Thursday, February 21, 2008

Asian Blepharoplasty: Cultural Rejection?

Annie* comes from a small California city known for its affluence, and—for the Bay Area—its rather skewed demographic makeup: 15 percent Asian and otherwise almost entirely white. She spent her high school years clad in Abercrombie, surrounded by friends and a number of admirers. And one summer, on a routine family trip to Korea, Annie made the choice to undergo double eyelid surgery.

“She came back and everyone said, ‘Oh, she looks so different now.’ They said she was cuter,” a classmate recalled.

Does Annie’s background story matter? Perhaps it is everything, or maybe it means nothing at all—but as a Korean American teen who chose to surgically alter her epicanthic folds, Annie has undeniably become part of a recognized trend in the Asian American community. Asian American women are looking to blepharoplasty, or eyelid plastic surgery, in numbers far greater than their “occidental” counterparts.

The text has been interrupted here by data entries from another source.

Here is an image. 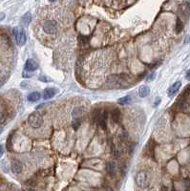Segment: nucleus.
Instances as JSON below:
<instances>
[{"label":"nucleus","mask_w":190,"mask_h":191,"mask_svg":"<svg viewBox=\"0 0 190 191\" xmlns=\"http://www.w3.org/2000/svg\"><path fill=\"white\" fill-rule=\"evenodd\" d=\"M97 120H98V123L101 126V128L106 129V127H107V113L104 112L100 115H98Z\"/></svg>","instance_id":"9b49d317"},{"label":"nucleus","mask_w":190,"mask_h":191,"mask_svg":"<svg viewBox=\"0 0 190 191\" xmlns=\"http://www.w3.org/2000/svg\"><path fill=\"white\" fill-rule=\"evenodd\" d=\"M85 111L81 107H77L73 110V113H72V116H73L74 121H73V126L75 129H78V127L80 124V120L82 117L84 116Z\"/></svg>","instance_id":"39448f33"},{"label":"nucleus","mask_w":190,"mask_h":191,"mask_svg":"<svg viewBox=\"0 0 190 191\" xmlns=\"http://www.w3.org/2000/svg\"><path fill=\"white\" fill-rule=\"evenodd\" d=\"M27 191H36V190H33V189H32V188H30V189H28Z\"/></svg>","instance_id":"b1692460"},{"label":"nucleus","mask_w":190,"mask_h":191,"mask_svg":"<svg viewBox=\"0 0 190 191\" xmlns=\"http://www.w3.org/2000/svg\"><path fill=\"white\" fill-rule=\"evenodd\" d=\"M56 94V90L55 88H52V87L46 88V89L43 91V98L50 99L52 98H54Z\"/></svg>","instance_id":"9d476101"},{"label":"nucleus","mask_w":190,"mask_h":191,"mask_svg":"<svg viewBox=\"0 0 190 191\" xmlns=\"http://www.w3.org/2000/svg\"><path fill=\"white\" fill-rule=\"evenodd\" d=\"M42 30L47 34H56L58 33V24L56 20L48 19V20H45L43 22Z\"/></svg>","instance_id":"f03ea898"},{"label":"nucleus","mask_w":190,"mask_h":191,"mask_svg":"<svg viewBox=\"0 0 190 191\" xmlns=\"http://www.w3.org/2000/svg\"><path fill=\"white\" fill-rule=\"evenodd\" d=\"M182 29H184V25H182V22L180 18H177V22H176V33H181Z\"/></svg>","instance_id":"6ab92c4d"},{"label":"nucleus","mask_w":190,"mask_h":191,"mask_svg":"<svg viewBox=\"0 0 190 191\" xmlns=\"http://www.w3.org/2000/svg\"><path fill=\"white\" fill-rule=\"evenodd\" d=\"M159 102H161V98H156V103H155V106H157L158 104H159Z\"/></svg>","instance_id":"412c9836"},{"label":"nucleus","mask_w":190,"mask_h":191,"mask_svg":"<svg viewBox=\"0 0 190 191\" xmlns=\"http://www.w3.org/2000/svg\"><path fill=\"white\" fill-rule=\"evenodd\" d=\"M187 190H188V191H190V185H188V187H187Z\"/></svg>","instance_id":"393cba45"},{"label":"nucleus","mask_w":190,"mask_h":191,"mask_svg":"<svg viewBox=\"0 0 190 191\" xmlns=\"http://www.w3.org/2000/svg\"><path fill=\"white\" fill-rule=\"evenodd\" d=\"M150 93V89H149V87L146 86V85H144V86H142L139 89V97L140 98H145L147 97L148 95H149Z\"/></svg>","instance_id":"dca6fc26"},{"label":"nucleus","mask_w":190,"mask_h":191,"mask_svg":"<svg viewBox=\"0 0 190 191\" xmlns=\"http://www.w3.org/2000/svg\"><path fill=\"white\" fill-rule=\"evenodd\" d=\"M31 21H32V15L30 13H27L21 17L20 23H21V25H23V26H28L30 23H31Z\"/></svg>","instance_id":"4468645a"},{"label":"nucleus","mask_w":190,"mask_h":191,"mask_svg":"<svg viewBox=\"0 0 190 191\" xmlns=\"http://www.w3.org/2000/svg\"><path fill=\"white\" fill-rule=\"evenodd\" d=\"M181 81L175 82L173 85L168 89V96H169V97H173V96L179 91V89L181 88Z\"/></svg>","instance_id":"f8f14e48"},{"label":"nucleus","mask_w":190,"mask_h":191,"mask_svg":"<svg viewBox=\"0 0 190 191\" xmlns=\"http://www.w3.org/2000/svg\"><path fill=\"white\" fill-rule=\"evenodd\" d=\"M122 76L123 75L110 76L107 79V83L110 84V85H113V86H117V85H120V84H122V80L126 79V78H122Z\"/></svg>","instance_id":"423d86ee"},{"label":"nucleus","mask_w":190,"mask_h":191,"mask_svg":"<svg viewBox=\"0 0 190 191\" xmlns=\"http://www.w3.org/2000/svg\"><path fill=\"white\" fill-rule=\"evenodd\" d=\"M2 132V127H0V133Z\"/></svg>","instance_id":"a878e982"},{"label":"nucleus","mask_w":190,"mask_h":191,"mask_svg":"<svg viewBox=\"0 0 190 191\" xmlns=\"http://www.w3.org/2000/svg\"><path fill=\"white\" fill-rule=\"evenodd\" d=\"M111 116H112V118H113L114 121H115V122H119L120 120V111L119 109L115 108V109L112 111Z\"/></svg>","instance_id":"f3484780"},{"label":"nucleus","mask_w":190,"mask_h":191,"mask_svg":"<svg viewBox=\"0 0 190 191\" xmlns=\"http://www.w3.org/2000/svg\"><path fill=\"white\" fill-rule=\"evenodd\" d=\"M40 98H41L40 93H38V92H33V93L28 95L27 99H28L29 101H31V102H35V101L39 100Z\"/></svg>","instance_id":"2eb2a0df"},{"label":"nucleus","mask_w":190,"mask_h":191,"mask_svg":"<svg viewBox=\"0 0 190 191\" xmlns=\"http://www.w3.org/2000/svg\"><path fill=\"white\" fill-rule=\"evenodd\" d=\"M186 76V78H187V79H190V70L187 71V73H186V76Z\"/></svg>","instance_id":"4be33fe9"},{"label":"nucleus","mask_w":190,"mask_h":191,"mask_svg":"<svg viewBox=\"0 0 190 191\" xmlns=\"http://www.w3.org/2000/svg\"><path fill=\"white\" fill-rule=\"evenodd\" d=\"M14 37H16V44L18 46L22 47L23 45H25L26 41H27V37H26L25 31L22 27H16L14 29Z\"/></svg>","instance_id":"7ed1b4c3"},{"label":"nucleus","mask_w":190,"mask_h":191,"mask_svg":"<svg viewBox=\"0 0 190 191\" xmlns=\"http://www.w3.org/2000/svg\"><path fill=\"white\" fill-rule=\"evenodd\" d=\"M28 122H29V124L31 127L36 128V129L39 128V127H41V125H42V123H43V118L39 113L35 112L29 116Z\"/></svg>","instance_id":"20e7f679"},{"label":"nucleus","mask_w":190,"mask_h":191,"mask_svg":"<svg viewBox=\"0 0 190 191\" xmlns=\"http://www.w3.org/2000/svg\"><path fill=\"white\" fill-rule=\"evenodd\" d=\"M135 182L137 183V185L140 187V188H146V187L150 185V182H151L150 174L147 171H144V170L139 171L136 174Z\"/></svg>","instance_id":"f257e3e1"},{"label":"nucleus","mask_w":190,"mask_h":191,"mask_svg":"<svg viewBox=\"0 0 190 191\" xmlns=\"http://www.w3.org/2000/svg\"><path fill=\"white\" fill-rule=\"evenodd\" d=\"M161 191H168V190H167L166 187H162V188L161 189Z\"/></svg>","instance_id":"5701e85b"},{"label":"nucleus","mask_w":190,"mask_h":191,"mask_svg":"<svg viewBox=\"0 0 190 191\" xmlns=\"http://www.w3.org/2000/svg\"><path fill=\"white\" fill-rule=\"evenodd\" d=\"M38 69V63L35 59L30 58L25 63V70L28 72H33Z\"/></svg>","instance_id":"0eeeda50"},{"label":"nucleus","mask_w":190,"mask_h":191,"mask_svg":"<svg viewBox=\"0 0 190 191\" xmlns=\"http://www.w3.org/2000/svg\"><path fill=\"white\" fill-rule=\"evenodd\" d=\"M106 171L109 174V176L111 177H115L117 175V163L115 162H110L107 164V167H106Z\"/></svg>","instance_id":"1a4fd4ad"},{"label":"nucleus","mask_w":190,"mask_h":191,"mask_svg":"<svg viewBox=\"0 0 190 191\" xmlns=\"http://www.w3.org/2000/svg\"><path fill=\"white\" fill-rule=\"evenodd\" d=\"M49 1H51V2H54V1H56V0H49Z\"/></svg>","instance_id":"bb28decb"},{"label":"nucleus","mask_w":190,"mask_h":191,"mask_svg":"<svg viewBox=\"0 0 190 191\" xmlns=\"http://www.w3.org/2000/svg\"><path fill=\"white\" fill-rule=\"evenodd\" d=\"M180 11L184 16H189L190 14V6L188 3H184L180 6Z\"/></svg>","instance_id":"ddd939ff"},{"label":"nucleus","mask_w":190,"mask_h":191,"mask_svg":"<svg viewBox=\"0 0 190 191\" xmlns=\"http://www.w3.org/2000/svg\"><path fill=\"white\" fill-rule=\"evenodd\" d=\"M3 152H4V148H3L2 145H0V158H1V157H2Z\"/></svg>","instance_id":"aec40b11"},{"label":"nucleus","mask_w":190,"mask_h":191,"mask_svg":"<svg viewBox=\"0 0 190 191\" xmlns=\"http://www.w3.org/2000/svg\"><path fill=\"white\" fill-rule=\"evenodd\" d=\"M131 101V96H126V97H123V98H120L119 99V103L120 104H127V103H130Z\"/></svg>","instance_id":"a211bd4d"},{"label":"nucleus","mask_w":190,"mask_h":191,"mask_svg":"<svg viewBox=\"0 0 190 191\" xmlns=\"http://www.w3.org/2000/svg\"><path fill=\"white\" fill-rule=\"evenodd\" d=\"M23 170V164L19 160H14L12 162V171L14 174H19Z\"/></svg>","instance_id":"6e6552de"}]
</instances>
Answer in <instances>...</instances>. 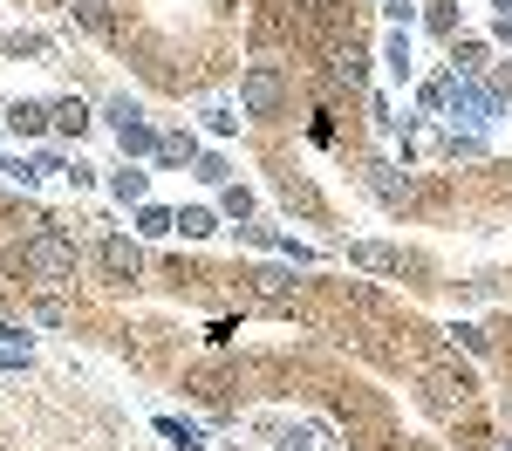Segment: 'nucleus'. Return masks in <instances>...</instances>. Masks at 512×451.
<instances>
[{
  "instance_id": "f257e3e1",
  "label": "nucleus",
  "mask_w": 512,
  "mask_h": 451,
  "mask_svg": "<svg viewBox=\"0 0 512 451\" xmlns=\"http://www.w3.org/2000/svg\"><path fill=\"white\" fill-rule=\"evenodd\" d=\"M76 233H62V226H48L41 219L35 233H28V246H21V267L35 274V281H76Z\"/></svg>"
},
{
  "instance_id": "f03ea898",
  "label": "nucleus",
  "mask_w": 512,
  "mask_h": 451,
  "mask_svg": "<svg viewBox=\"0 0 512 451\" xmlns=\"http://www.w3.org/2000/svg\"><path fill=\"white\" fill-rule=\"evenodd\" d=\"M444 110L465 123V130H485V123H499V117H506L499 89H478V82H472V76H458V69H451V103H444Z\"/></svg>"
},
{
  "instance_id": "7ed1b4c3",
  "label": "nucleus",
  "mask_w": 512,
  "mask_h": 451,
  "mask_svg": "<svg viewBox=\"0 0 512 451\" xmlns=\"http://www.w3.org/2000/svg\"><path fill=\"white\" fill-rule=\"evenodd\" d=\"M280 103H287L280 69L274 62H253V69L239 76V110H246V117H280Z\"/></svg>"
},
{
  "instance_id": "20e7f679",
  "label": "nucleus",
  "mask_w": 512,
  "mask_h": 451,
  "mask_svg": "<svg viewBox=\"0 0 512 451\" xmlns=\"http://www.w3.org/2000/svg\"><path fill=\"white\" fill-rule=\"evenodd\" d=\"M110 130H117L123 158H158V130L144 123V110H137L130 96H117V103H110Z\"/></svg>"
},
{
  "instance_id": "39448f33",
  "label": "nucleus",
  "mask_w": 512,
  "mask_h": 451,
  "mask_svg": "<svg viewBox=\"0 0 512 451\" xmlns=\"http://www.w3.org/2000/svg\"><path fill=\"white\" fill-rule=\"evenodd\" d=\"M96 260H103V274H110L117 287H130L137 274H144V246H137V240H123V233H110V240L96 246Z\"/></svg>"
},
{
  "instance_id": "423d86ee",
  "label": "nucleus",
  "mask_w": 512,
  "mask_h": 451,
  "mask_svg": "<svg viewBox=\"0 0 512 451\" xmlns=\"http://www.w3.org/2000/svg\"><path fill=\"white\" fill-rule=\"evenodd\" d=\"M369 192H376V199H383V205H396V212H403V205L417 199V185H410V178H403L396 164H383V158L369 164Z\"/></svg>"
},
{
  "instance_id": "0eeeda50",
  "label": "nucleus",
  "mask_w": 512,
  "mask_h": 451,
  "mask_svg": "<svg viewBox=\"0 0 512 451\" xmlns=\"http://www.w3.org/2000/svg\"><path fill=\"white\" fill-rule=\"evenodd\" d=\"M349 267H362V274H403V253L383 240H349Z\"/></svg>"
},
{
  "instance_id": "6e6552de",
  "label": "nucleus",
  "mask_w": 512,
  "mask_h": 451,
  "mask_svg": "<svg viewBox=\"0 0 512 451\" xmlns=\"http://www.w3.org/2000/svg\"><path fill=\"white\" fill-rule=\"evenodd\" d=\"M7 130L14 137H41V130H55V110L48 103H7Z\"/></svg>"
},
{
  "instance_id": "1a4fd4ad",
  "label": "nucleus",
  "mask_w": 512,
  "mask_h": 451,
  "mask_svg": "<svg viewBox=\"0 0 512 451\" xmlns=\"http://www.w3.org/2000/svg\"><path fill=\"white\" fill-rule=\"evenodd\" d=\"M158 164H171V171L198 164V137L192 130H158Z\"/></svg>"
},
{
  "instance_id": "9d476101",
  "label": "nucleus",
  "mask_w": 512,
  "mask_h": 451,
  "mask_svg": "<svg viewBox=\"0 0 512 451\" xmlns=\"http://www.w3.org/2000/svg\"><path fill=\"white\" fill-rule=\"evenodd\" d=\"M253 287H260V301H267V308H287L294 274H287V267H260V274H253Z\"/></svg>"
},
{
  "instance_id": "9b49d317",
  "label": "nucleus",
  "mask_w": 512,
  "mask_h": 451,
  "mask_svg": "<svg viewBox=\"0 0 512 451\" xmlns=\"http://www.w3.org/2000/svg\"><path fill=\"white\" fill-rule=\"evenodd\" d=\"M178 233H185V240H212V233H219V212H212V205H178Z\"/></svg>"
},
{
  "instance_id": "f8f14e48",
  "label": "nucleus",
  "mask_w": 512,
  "mask_h": 451,
  "mask_svg": "<svg viewBox=\"0 0 512 451\" xmlns=\"http://www.w3.org/2000/svg\"><path fill=\"white\" fill-rule=\"evenodd\" d=\"M137 233H144V240H164V233H178V212H171V205H137Z\"/></svg>"
},
{
  "instance_id": "ddd939ff",
  "label": "nucleus",
  "mask_w": 512,
  "mask_h": 451,
  "mask_svg": "<svg viewBox=\"0 0 512 451\" xmlns=\"http://www.w3.org/2000/svg\"><path fill=\"white\" fill-rule=\"evenodd\" d=\"M158 431L171 438L178 451H205V438H198V424H185V417H158Z\"/></svg>"
},
{
  "instance_id": "4468645a",
  "label": "nucleus",
  "mask_w": 512,
  "mask_h": 451,
  "mask_svg": "<svg viewBox=\"0 0 512 451\" xmlns=\"http://www.w3.org/2000/svg\"><path fill=\"white\" fill-rule=\"evenodd\" d=\"M110 192H117L123 205H144V192H151V178H144V171H117V178H110Z\"/></svg>"
},
{
  "instance_id": "2eb2a0df",
  "label": "nucleus",
  "mask_w": 512,
  "mask_h": 451,
  "mask_svg": "<svg viewBox=\"0 0 512 451\" xmlns=\"http://www.w3.org/2000/svg\"><path fill=\"white\" fill-rule=\"evenodd\" d=\"M431 35L458 41V0H431Z\"/></svg>"
},
{
  "instance_id": "dca6fc26",
  "label": "nucleus",
  "mask_w": 512,
  "mask_h": 451,
  "mask_svg": "<svg viewBox=\"0 0 512 451\" xmlns=\"http://www.w3.org/2000/svg\"><path fill=\"white\" fill-rule=\"evenodd\" d=\"M219 212L226 219H253V192L246 185H219Z\"/></svg>"
},
{
  "instance_id": "f3484780",
  "label": "nucleus",
  "mask_w": 512,
  "mask_h": 451,
  "mask_svg": "<svg viewBox=\"0 0 512 451\" xmlns=\"http://www.w3.org/2000/svg\"><path fill=\"white\" fill-rule=\"evenodd\" d=\"M383 62H390V76H410V35H403V28L383 41Z\"/></svg>"
},
{
  "instance_id": "a211bd4d",
  "label": "nucleus",
  "mask_w": 512,
  "mask_h": 451,
  "mask_svg": "<svg viewBox=\"0 0 512 451\" xmlns=\"http://www.w3.org/2000/svg\"><path fill=\"white\" fill-rule=\"evenodd\" d=\"M55 130H69V137H82V130H89V110H82L76 96H69V103H55Z\"/></svg>"
},
{
  "instance_id": "6ab92c4d",
  "label": "nucleus",
  "mask_w": 512,
  "mask_h": 451,
  "mask_svg": "<svg viewBox=\"0 0 512 451\" xmlns=\"http://www.w3.org/2000/svg\"><path fill=\"white\" fill-rule=\"evenodd\" d=\"M192 178H198V185H226V158H219V151H205V158L192 164Z\"/></svg>"
},
{
  "instance_id": "aec40b11",
  "label": "nucleus",
  "mask_w": 512,
  "mask_h": 451,
  "mask_svg": "<svg viewBox=\"0 0 512 451\" xmlns=\"http://www.w3.org/2000/svg\"><path fill=\"white\" fill-rule=\"evenodd\" d=\"M35 322H69V308H62V301H55V294H35Z\"/></svg>"
},
{
  "instance_id": "412c9836",
  "label": "nucleus",
  "mask_w": 512,
  "mask_h": 451,
  "mask_svg": "<svg viewBox=\"0 0 512 451\" xmlns=\"http://www.w3.org/2000/svg\"><path fill=\"white\" fill-rule=\"evenodd\" d=\"M451 342H458V349H472V356H485V328H472V322L451 328Z\"/></svg>"
},
{
  "instance_id": "4be33fe9",
  "label": "nucleus",
  "mask_w": 512,
  "mask_h": 451,
  "mask_svg": "<svg viewBox=\"0 0 512 451\" xmlns=\"http://www.w3.org/2000/svg\"><path fill=\"white\" fill-rule=\"evenodd\" d=\"M280 192H287V205H301V212H321V199L308 185H294V178H280Z\"/></svg>"
},
{
  "instance_id": "5701e85b",
  "label": "nucleus",
  "mask_w": 512,
  "mask_h": 451,
  "mask_svg": "<svg viewBox=\"0 0 512 451\" xmlns=\"http://www.w3.org/2000/svg\"><path fill=\"white\" fill-rule=\"evenodd\" d=\"M0 48H7V55H41L48 41H41V35H0Z\"/></svg>"
},
{
  "instance_id": "b1692460",
  "label": "nucleus",
  "mask_w": 512,
  "mask_h": 451,
  "mask_svg": "<svg viewBox=\"0 0 512 451\" xmlns=\"http://www.w3.org/2000/svg\"><path fill=\"white\" fill-rule=\"evenodd\" d=\"M205 130H212V137H233L239 117H233V110H205Z\"/></svg>"
},
{
  "instance_id": "393cba45",
  "label": "nucleus",
  "mask_w": 512,
  "mask_h": 451,
  "mask_svg": "<svg viewBox=\"0 0 512 451\" xmlns=\"http://www.w3.org/2000/svg\"><path fill=\"white\" fill-rule=\"evenodd\" d=\"M383 14H390L396 28H410V21H417V0H383Z\"/></svg>"
},
{
  "instance_id": "a878e982",
  "label": "nucleus",
  "mask_w": 512,
  "mask_h": 451,
  "mask_svg": "<svg viewBox=\"0 0 512 451\" xmlns=\"http://www.w3.org/2000/svg\"><path fill=\"white\" fill-rule=\"evenodd\" d=\"M499 41H512V14H499Z\"/></svg>"
},
{
  "instance_id": "bb28decb",
  "label": "nucleus",
  "mask_w": 512,
  "mask_h": 451,
  "mask_svg": "<svg viewBox=\"0 0 512 451\" xmlns=\"http://www.w3.org/2000/svg\"><path fill=\"white\" fill-rule=\"evenodd\" d=\"M492 7H499V14H512V0H492Z\"/></svg>"
},
{
  "instance_id": "cd10ccee",
  "label": "nucleus",
  "mask_w": 512,
  "mask_h": 451,
  "mask_svg": "<svg viewBox=\"0 0 512 451\" xmlns=\"http://www.w3.org/2000/svg\"><path fill=\"white\" fill-rule=\"evenodd\" d=\"M506 451H512V445H506Z\"/></svg>"
}]
</instances>
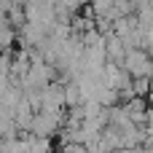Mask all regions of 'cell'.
<instances>
[{"label":"cell","instance_id":"obj_3","mask_svg":"<svg viewBox=\"0 0 153 153\" xmlns=\"http://www.w3.org/2000/svg\"><path fill=\"white\" fill-rule=\"evenodd\" d=\"M132 89H134V97H145L153 91V81L151 78H132Z\"/></svg>","mask_w":153,"mask_h":153},{"label":"cell","instance_id":"obj_4","mask_svg":"<svg viewBox=\"0 0 153 153\" xmlns=\"http://www.w3.org/2000/svg\"><path fill=\"white\" fill-rule=\"evenodd\" d=\"M62 153H89V148L83 143H70V145H62Z\"/></svg>","mask_w":153,"mask_h":153},{"label":"cell","instance_id":"obj_1","mask_svg":"<svg viewBox=\"0 0 153 153\" xmlns=\"http://www.w3.org/2000/svg\"><path fill=\"white\" fill-rule=\"evenodd\" d=\"M124 70L132 78H153V56L145 54L143 48H132V51H126Z\"/></svg>","mask_w":153,"mask_h":153},{"label":"cell","instance_id":"obj_5","mask_svg":"<svg viewBox=\"0 0 153 153\" xmlns=\"http://www.w3.org/2000/svg\"><path fill=\"white\" fill-rule=\"evenodd\" d=\"M3 51H5V48H3V46H0V54H3Z\"/></svg>","mask_w":153,"mask_h":153},{"label":"cell","instance_id":"obj_2","mask_svg":"<svg viewBox=\"0 0 153 153\" xmlns=\"http://www.w3.org/2000/svg\"><path fill=\"white\" fill-rule=\"evenodd\" d=\"M105 56H108V62H113V65L124 67V59H126V46H124V40H121L116 32L105 35Z\"/></svg>","mask_w":153,"mask_h":153}]
</instances>
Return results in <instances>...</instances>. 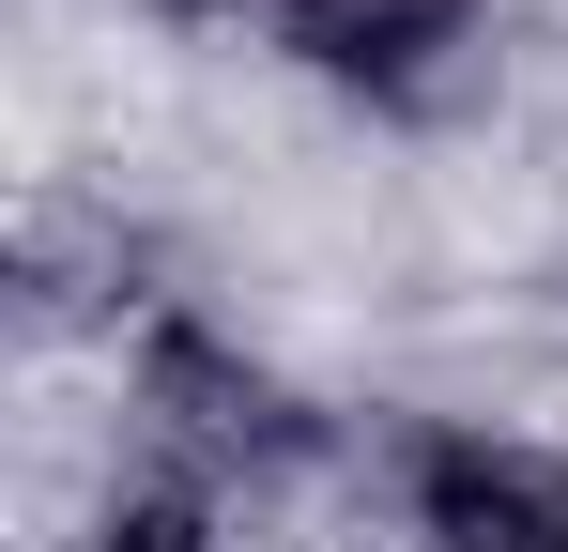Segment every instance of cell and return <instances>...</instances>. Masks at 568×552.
<instances>
[{
    "instance_id": "cell-1",
    "label": "cell",
    "mask_w": 568,
    "mask_h": 552,
    "mask_svg": "<svg viewBox=\"0 0 568 552\" xmlns=\"http://www.w3.org/2000/svg\"><path fill=\"white\" fill-rule=\"evenodd\" d=\"M139 430H154V460H185V476H277V460H307V415H292L277 368H246L215 323H154L139 338Z\"/></svg>"
},
{
    "instance_id": "cell-2",
    "label": "cell",
    "mask_w": 568,
    "mask_h": 552,
    "mask_svg": "<svg viewBox=\"0 0 568 552\" xmlns=\"http://www.w3.org/2000/svg\"><path fill=\"white\" fill-rule=\"evenodd\" d=\"M399 491L430 552H568V460L523 430H430Z\"/></svg>"
},
{
    "instance_id": "cell-3",
    "label": "cell",
    "mask_w": 568,
    "mask_h": 552,
    "mask_svg": "<svg viewBox=\"0 0 568 552\" xmlns=\"http://www.w3.org/2000/svg\"><path fill=\"white\" fill-rule=\"evenodd\" d=\"M476 16H491V0H277V47L307 62V78L399 108V92H430L476 47Z\"/></svg>"
},
{
    "instance_id": "cell-4",
    "label": "cell",
    "mask_w": 568,
    "mask_h": 552,
    "mask_svg": "<svg viewBox=\"0 0 568 552\" xmlns=\"http://www.w3.org/2000/svg\"><path fill=\"white\" fill-rule=\"evenodd\" d=\"M93 552H215V476H185V460H139V476H108Z\"/></svg>"
},
{
    "instance_id": "cell-5",
    "label": "cell",
    "mask_w": 568,
    "mask_h": 552,
    "mask_svg": "<svg viewBox=\"0 0 568 552\" xmlns=\"http://www.w3.org/2000/svg\"><path fill=\"white\" fill-rule=\"evenodd\" d=\"M154 16H277V0H154Z\"/></svg>"
}]
</instances>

Figures support that blepharoplasty is growing in popularity throughout Asia and the United States: in 1997, 159,232 patients in the U.S. underwent the procedure. By 2006, this number had increased to 209,999. After further research, I will be sure to include statistics representing Korea and China, nations that have become popular destinations for Asian Americans seeking the double eyelid. There, consumers find potentially better quality, or more Asian-specific surgical techniques at a lower cost than American physicians offer. (Though eyelid surgery specialists are not a rare find in Southern California: check out, featuring a non-Asian doctor who attempts to explain the difference between Asian eyelid surgery and “occidental” eyelid surgery.)

Hypotheses as to why Asian and Asian American females are choosing this procedure vary, yielding a similarly diverse range of community responses. Some criticize those who undergo the transformation as wanting to look “more western” or “more Caucasian”, shunning their Asian heritage. If this was the case with Annie, her having grown up in a predominantly white community may have been a causal factor in her choice. Can the Asian eyelid surgery trend be attributed to Asian Americans being steeped in American culture and media images?

A Korean American friend who grew up in the same Bay Area town says that the desire for “larger, rounder” eyes comes from a Korean belief about facial features: eyes that are more slanted are associated with deceptiveness or shifty character, whereas “bigger eyes are just…better,” she said. If this is true, the motivation to undergo plastic surgery is not necessarily connected to a Caucasian aesthetic ideal. She continued that cosmetic surgery in general has become an essential part of modern Korean culture. Those who hope to make it to celebrity status, whether in television or music, are expected to have undergone some sort of procedure. Eyelid surgery, my friend said, is so common and comparatively minimal in Korea that it is sometimes not considered a surgical operation at all. But perhaps it is impossible to look at modern “Korean” conceptions without considering globalization and the resulting, much broader cultural milieu from which these ideas draw influence.

When the Asian American teen returns from a trip to China or Korea with changed eyelids, her peers are sure to notice and their reactions will certainly vary. Just like any other sort of cosmetic plastic surgery, blepharoplasty gathers all of the usual criticism or praise and comes with the same expected high costs and recovery tribulations. Yet unlike breast augmentation or liposuction, it carries an additional aspect of being tied strongly to ethnicity. It is reported that 15 to 20 percent of Asian individuals have the “double eyelid” that is common among people of non-Asian descent. Is an Asian American woman’s choice to change her eyelids a statement about her feelings surrounding Asian identity? Maybe she doesn’t know the answer herself.

*Annie's name has been changed.

1 comment:

Katie said...

It's not about being like the another, it's about feeling great about yourself. If one thinks that his or her eyes aren't really that good-looking, there are solutions. That's one thing that people should be thankful for in the first place. Such alternatives didn't exist before.